* **SET PROBLEM A**
Find each line in the listing below that contains the string "uniform", and copy those lines.

* **EXCERPT**
*-*-*

In our design we propose and evaluate the usage of a significantly larger stash-a stash with the capacity comparable to the capacity of the used cuckoo hash tables to improve not only the worst case but also to improve average memory utilization. Furthermore, our stash also supports LPM lookups, thus augmenting the lookup functionality of the basic cuckoo hashing. The lookup support of not only the whole keys but also key prefixes can be very useful in many different areas (e.g. packet filtering). Instead of TCAM, we propose an FPGA implementation of a well-known binary search algorithm adapted for the LPM lookup (described in [3]) as an effective approach to implement the larger stash. The key idea behind the adaptation of the binary search for LPM is to recognize each prefix p as a range of keys (values) from  $k_{min}^p$  to  $k_{max}^p$ , where  $k_{min}^{p}$  is the lowest key with prefix p and  $k_{max}^{p}$  is the highest key with prefix p. Now for each prefix p in the lookup set both  $k_{min}^p$  and  $k_{max}^p$  values are stored in a sorted array,  $k_{min}^p$  is associated with data of prefix p and  $k_{max}^p$ is associated with data of the longest prefix from the set which is a sub-prefix of p. Furthermore, if for two prefixes  $p_1$ ,  $p_2$ , where  $p_1$  is shorter than  $p_2$ , keys  $k_{min}^{p_1} = k_{min}^{p_2}$  resp.  $k_{max}^{p_1} = k_{max}^{p_2}$ , the relation between keys is considered to be  $k_{min}^{p_1} < k_{min}^{p_2}$  resp.  $k_{max}^{p_1} > k_{max}^{p_2}$  during sorting. Also, searched key k such as  $k = k_{min}^{p}$  resp.  $k = k_{max}^{p}$  is considered  $k > k_{min}^{p}$  resp.  $k < k_{max}^{p}$ . A lookup of k is then implemented as a standard binary search and the data of the last visited smaller key than k are used as a result. From the adaptation description it is clear, that each prefix occupies two records in the memory.

The binary search offers basically the opposite features in comparison with the cuckoo hashing— the key lookup requires relatively large number of sub-



**Obrázek 1.** General lookup engine interface (some signals are omitted for clarity).

sequent memory accesses, but the achievable memory utilization is always 100 %. Because of the large number of memory accesses, binary search based lookup should be implemented only in the internal FPGA memory. In order to achieve high lookup throughput, the implementation of the binary search must not be sequential but rather divided into pipelined stages. This can be achieved by establishing a tree structure in the searched array (binary search tree-BST) and slicing it by the tree levels (each tree level forms a pipeline stage). Finally, the functionality of update operations in the described BST can be easily implemented in the hardware with support of on-the-fly updates.

*-*-*

[Listing excerpted from a collection]
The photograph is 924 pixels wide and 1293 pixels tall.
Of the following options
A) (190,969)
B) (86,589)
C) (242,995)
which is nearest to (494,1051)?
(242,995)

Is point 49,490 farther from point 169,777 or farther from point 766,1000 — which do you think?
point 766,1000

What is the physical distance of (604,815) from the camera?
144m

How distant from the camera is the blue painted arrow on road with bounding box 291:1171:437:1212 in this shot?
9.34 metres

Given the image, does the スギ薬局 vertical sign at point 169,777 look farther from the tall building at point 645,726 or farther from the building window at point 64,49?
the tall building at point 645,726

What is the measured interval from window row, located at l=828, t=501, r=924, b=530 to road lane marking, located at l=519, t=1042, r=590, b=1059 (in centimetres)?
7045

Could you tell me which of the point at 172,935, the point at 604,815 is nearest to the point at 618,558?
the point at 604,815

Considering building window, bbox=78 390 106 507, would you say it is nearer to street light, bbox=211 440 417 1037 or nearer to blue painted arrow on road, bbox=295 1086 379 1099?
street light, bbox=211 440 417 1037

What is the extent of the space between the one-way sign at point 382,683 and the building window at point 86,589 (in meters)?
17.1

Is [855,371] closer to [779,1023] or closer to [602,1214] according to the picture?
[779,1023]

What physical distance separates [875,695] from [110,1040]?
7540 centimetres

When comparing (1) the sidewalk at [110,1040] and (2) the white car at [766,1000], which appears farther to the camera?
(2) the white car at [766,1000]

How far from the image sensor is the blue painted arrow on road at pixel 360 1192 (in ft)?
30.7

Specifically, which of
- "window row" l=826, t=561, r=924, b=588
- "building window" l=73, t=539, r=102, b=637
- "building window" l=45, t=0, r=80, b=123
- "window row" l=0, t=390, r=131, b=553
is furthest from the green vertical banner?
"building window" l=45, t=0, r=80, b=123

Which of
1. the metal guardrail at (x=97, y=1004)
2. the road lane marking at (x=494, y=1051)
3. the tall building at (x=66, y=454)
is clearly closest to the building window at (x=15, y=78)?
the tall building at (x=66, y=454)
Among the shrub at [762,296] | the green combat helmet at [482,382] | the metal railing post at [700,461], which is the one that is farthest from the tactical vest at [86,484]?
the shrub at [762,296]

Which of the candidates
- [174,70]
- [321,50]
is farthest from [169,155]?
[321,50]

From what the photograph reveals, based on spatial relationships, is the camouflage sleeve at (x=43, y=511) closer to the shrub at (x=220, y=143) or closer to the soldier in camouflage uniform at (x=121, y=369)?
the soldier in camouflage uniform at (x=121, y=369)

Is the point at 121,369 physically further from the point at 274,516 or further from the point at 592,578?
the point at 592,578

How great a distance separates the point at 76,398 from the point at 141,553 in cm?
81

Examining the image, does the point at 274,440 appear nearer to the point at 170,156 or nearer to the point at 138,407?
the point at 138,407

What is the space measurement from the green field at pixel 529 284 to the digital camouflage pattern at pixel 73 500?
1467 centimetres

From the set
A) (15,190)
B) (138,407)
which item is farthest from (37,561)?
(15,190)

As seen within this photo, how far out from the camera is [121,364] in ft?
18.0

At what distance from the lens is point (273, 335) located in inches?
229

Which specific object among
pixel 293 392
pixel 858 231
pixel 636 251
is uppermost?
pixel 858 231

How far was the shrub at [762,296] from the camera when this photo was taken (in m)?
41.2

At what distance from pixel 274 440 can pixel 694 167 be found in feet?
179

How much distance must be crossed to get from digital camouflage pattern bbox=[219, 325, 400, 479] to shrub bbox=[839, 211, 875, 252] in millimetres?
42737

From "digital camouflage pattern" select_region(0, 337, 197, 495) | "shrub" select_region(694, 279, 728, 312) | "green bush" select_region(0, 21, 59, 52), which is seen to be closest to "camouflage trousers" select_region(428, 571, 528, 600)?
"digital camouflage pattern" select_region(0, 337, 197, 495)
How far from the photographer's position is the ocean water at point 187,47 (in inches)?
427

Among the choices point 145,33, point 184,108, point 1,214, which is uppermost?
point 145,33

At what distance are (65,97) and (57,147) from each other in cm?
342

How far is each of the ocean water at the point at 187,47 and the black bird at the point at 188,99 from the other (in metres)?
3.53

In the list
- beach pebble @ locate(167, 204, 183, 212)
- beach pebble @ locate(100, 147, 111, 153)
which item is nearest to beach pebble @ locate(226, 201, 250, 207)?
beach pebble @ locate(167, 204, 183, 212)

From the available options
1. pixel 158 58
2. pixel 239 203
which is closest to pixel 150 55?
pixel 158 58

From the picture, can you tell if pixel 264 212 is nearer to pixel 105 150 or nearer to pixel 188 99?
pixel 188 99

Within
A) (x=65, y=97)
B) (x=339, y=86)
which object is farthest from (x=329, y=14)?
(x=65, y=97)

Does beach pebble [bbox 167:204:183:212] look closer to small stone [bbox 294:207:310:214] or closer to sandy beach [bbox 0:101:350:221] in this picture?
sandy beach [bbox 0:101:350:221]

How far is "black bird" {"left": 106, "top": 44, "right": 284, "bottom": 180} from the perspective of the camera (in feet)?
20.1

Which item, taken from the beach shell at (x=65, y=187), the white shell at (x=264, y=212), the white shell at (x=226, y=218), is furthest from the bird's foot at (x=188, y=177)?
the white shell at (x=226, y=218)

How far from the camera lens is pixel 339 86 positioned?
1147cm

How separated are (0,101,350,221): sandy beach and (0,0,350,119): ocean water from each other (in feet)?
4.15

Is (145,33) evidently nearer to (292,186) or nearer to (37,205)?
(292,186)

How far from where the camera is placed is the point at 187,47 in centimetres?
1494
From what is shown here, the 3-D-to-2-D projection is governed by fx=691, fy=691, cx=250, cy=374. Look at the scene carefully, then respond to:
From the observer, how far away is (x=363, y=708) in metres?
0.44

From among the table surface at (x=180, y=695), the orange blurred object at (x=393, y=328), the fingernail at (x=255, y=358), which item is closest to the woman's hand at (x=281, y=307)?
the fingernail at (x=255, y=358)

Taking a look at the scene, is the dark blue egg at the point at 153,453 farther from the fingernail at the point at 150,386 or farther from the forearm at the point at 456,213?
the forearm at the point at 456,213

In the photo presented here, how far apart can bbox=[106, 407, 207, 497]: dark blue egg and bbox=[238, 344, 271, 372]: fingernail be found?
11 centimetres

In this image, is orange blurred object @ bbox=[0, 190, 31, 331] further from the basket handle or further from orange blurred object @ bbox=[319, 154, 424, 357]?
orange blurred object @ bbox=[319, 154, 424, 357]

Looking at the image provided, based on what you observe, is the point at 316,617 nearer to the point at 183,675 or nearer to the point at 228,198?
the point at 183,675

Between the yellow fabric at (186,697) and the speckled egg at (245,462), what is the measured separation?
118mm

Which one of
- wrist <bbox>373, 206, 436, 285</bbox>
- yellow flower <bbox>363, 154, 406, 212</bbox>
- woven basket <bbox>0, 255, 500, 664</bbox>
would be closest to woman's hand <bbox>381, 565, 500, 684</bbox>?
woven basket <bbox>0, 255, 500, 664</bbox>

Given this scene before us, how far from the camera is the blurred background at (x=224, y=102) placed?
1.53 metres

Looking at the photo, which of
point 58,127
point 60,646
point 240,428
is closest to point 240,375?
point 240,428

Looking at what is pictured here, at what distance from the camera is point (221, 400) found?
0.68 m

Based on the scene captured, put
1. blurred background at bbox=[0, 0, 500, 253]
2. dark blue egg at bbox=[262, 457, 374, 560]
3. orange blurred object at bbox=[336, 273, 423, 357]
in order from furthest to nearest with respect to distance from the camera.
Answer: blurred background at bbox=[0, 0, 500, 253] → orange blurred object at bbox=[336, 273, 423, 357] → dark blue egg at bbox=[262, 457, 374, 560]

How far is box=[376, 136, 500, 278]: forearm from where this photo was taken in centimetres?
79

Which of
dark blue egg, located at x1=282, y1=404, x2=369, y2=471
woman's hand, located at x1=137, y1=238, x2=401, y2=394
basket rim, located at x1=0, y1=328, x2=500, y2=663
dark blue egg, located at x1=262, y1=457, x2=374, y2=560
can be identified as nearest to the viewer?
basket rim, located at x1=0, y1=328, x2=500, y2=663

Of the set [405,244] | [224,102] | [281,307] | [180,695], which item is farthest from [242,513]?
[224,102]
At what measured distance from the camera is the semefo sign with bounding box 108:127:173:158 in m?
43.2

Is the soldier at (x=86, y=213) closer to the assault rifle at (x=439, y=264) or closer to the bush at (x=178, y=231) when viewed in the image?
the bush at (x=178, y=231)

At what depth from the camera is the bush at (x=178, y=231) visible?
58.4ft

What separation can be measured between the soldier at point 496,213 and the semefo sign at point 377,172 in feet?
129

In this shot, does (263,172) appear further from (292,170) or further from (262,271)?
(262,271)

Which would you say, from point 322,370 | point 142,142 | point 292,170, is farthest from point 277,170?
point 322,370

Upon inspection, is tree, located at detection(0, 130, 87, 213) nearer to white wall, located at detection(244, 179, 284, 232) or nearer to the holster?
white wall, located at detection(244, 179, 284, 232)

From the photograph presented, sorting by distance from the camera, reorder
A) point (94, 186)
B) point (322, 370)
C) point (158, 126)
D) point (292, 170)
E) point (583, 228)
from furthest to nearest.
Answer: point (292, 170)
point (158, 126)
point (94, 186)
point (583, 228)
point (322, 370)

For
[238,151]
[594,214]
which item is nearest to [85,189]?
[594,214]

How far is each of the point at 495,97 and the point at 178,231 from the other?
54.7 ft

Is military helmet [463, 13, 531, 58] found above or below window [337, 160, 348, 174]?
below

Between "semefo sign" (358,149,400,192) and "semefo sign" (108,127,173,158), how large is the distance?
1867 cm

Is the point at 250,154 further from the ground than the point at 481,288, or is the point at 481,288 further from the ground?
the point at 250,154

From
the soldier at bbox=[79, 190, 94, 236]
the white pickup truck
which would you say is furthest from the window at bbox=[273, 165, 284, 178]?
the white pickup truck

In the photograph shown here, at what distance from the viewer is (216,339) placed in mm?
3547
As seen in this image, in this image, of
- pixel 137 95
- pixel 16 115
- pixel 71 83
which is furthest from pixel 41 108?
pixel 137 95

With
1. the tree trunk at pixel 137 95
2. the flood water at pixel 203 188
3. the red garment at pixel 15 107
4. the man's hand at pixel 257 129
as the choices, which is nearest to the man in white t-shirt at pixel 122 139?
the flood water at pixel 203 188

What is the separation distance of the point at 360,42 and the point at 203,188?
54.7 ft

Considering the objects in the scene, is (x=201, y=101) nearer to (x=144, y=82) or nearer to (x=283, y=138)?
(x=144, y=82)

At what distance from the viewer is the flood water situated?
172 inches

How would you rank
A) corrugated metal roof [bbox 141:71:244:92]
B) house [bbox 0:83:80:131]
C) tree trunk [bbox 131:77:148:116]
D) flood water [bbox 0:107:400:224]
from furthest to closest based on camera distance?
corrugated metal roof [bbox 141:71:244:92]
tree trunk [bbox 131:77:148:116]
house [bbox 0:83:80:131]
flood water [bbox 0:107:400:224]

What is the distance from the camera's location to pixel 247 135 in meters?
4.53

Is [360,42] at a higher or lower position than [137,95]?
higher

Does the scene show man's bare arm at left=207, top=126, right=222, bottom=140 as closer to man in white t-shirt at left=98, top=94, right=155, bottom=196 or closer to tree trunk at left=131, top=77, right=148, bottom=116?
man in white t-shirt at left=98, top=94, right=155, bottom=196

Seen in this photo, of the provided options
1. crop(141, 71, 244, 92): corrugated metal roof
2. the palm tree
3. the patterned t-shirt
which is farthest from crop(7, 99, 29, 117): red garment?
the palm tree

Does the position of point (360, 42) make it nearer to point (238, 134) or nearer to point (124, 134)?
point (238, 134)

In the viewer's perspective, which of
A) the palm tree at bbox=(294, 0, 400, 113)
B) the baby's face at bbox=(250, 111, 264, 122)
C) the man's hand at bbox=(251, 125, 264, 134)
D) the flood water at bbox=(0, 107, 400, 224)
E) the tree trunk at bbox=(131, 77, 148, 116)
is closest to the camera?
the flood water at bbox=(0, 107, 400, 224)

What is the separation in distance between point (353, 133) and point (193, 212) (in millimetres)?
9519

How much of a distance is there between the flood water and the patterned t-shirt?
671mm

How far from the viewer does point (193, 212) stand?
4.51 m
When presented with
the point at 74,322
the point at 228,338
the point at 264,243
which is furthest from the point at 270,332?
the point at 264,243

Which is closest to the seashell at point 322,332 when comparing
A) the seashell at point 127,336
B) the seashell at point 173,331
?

*-*-*

* **SET PROBLEM B**
Proceed with the passage on the binary search stash for cuckoo hashing, starting after its last sentence.

* **RIGHT ANSWER A**
From what the photograph reveals, based on spatial relationships, is the camouflage sleeve at (x=43, y=511) closer to the shrub at (x=220, y=143) or closer to the soldier in camouflage uniform at (x=121, y=369)?
the soldier in camouflage uniform at (x=121, y=369)

* **RIGHT ANSWER B**
### 4 FPGA architecture

#### 4.1 Lookup engine interface and functionality

We start the description by the general design of an interface and functionality of a lookup engine (either cuckoo or BST). Both engines implement the same interface independently on the details of their lookup procedure. Fig. 1 illustrates particular signals forming the interface. The signals can be divided into 3 basic groups: input (left), output (right) and configuration (bottom). The only input of a lookup engine is the value of a key to search. The lookup implementation should be able to process new input key every clock cycle. For each input key, the engine produces one result on the output based on performed lookup. The lookup result consists of arbitrary data (e.g. routing decision, matched key identification) associated with the searched key and one bit information about the key lookup success (Found). When the input key is not found, the value of data on the output is unspecified (invalid).

The configuration signals can be further divided into two subgroups: update requests and status flags. The update requests are used to manage an active key set and the associated data in the engine. The keys can be inserted or deleted one by one. When insertion of a new key is requested, the value of the key and the associated data must be both specified. If the key is already in the set, the insertion fails and the set remains unchained (same keys would quickly build up a list of chained records). When deletion of a key is requested, only the value of the key itself needs to be specified (the associated data are ignored). Furthermore, when the lookup engine supports LPM, the key value in the update request must be accompanied by the length of a valid prefix. The status flags



Obrázek 2. Conceptual schema of cuckoo hash based lookup engine.

inform about the special states of lookup engine configuration logic. An active busy flag means that an update of a key set is running and new updates cannot be requested until the update finishes. The flag is activated by the engine right after each valid request and remains active for finite time. A full flag is activated when the supported lookup capacity is reached and new key insertions cannot be requested. Delete requests are still possible even when the full flag is active and they can lead to its deactivation. When no deletes are issued, the full flag can remain active for infinite time or is deactivated if the conflicts are resolved eventually.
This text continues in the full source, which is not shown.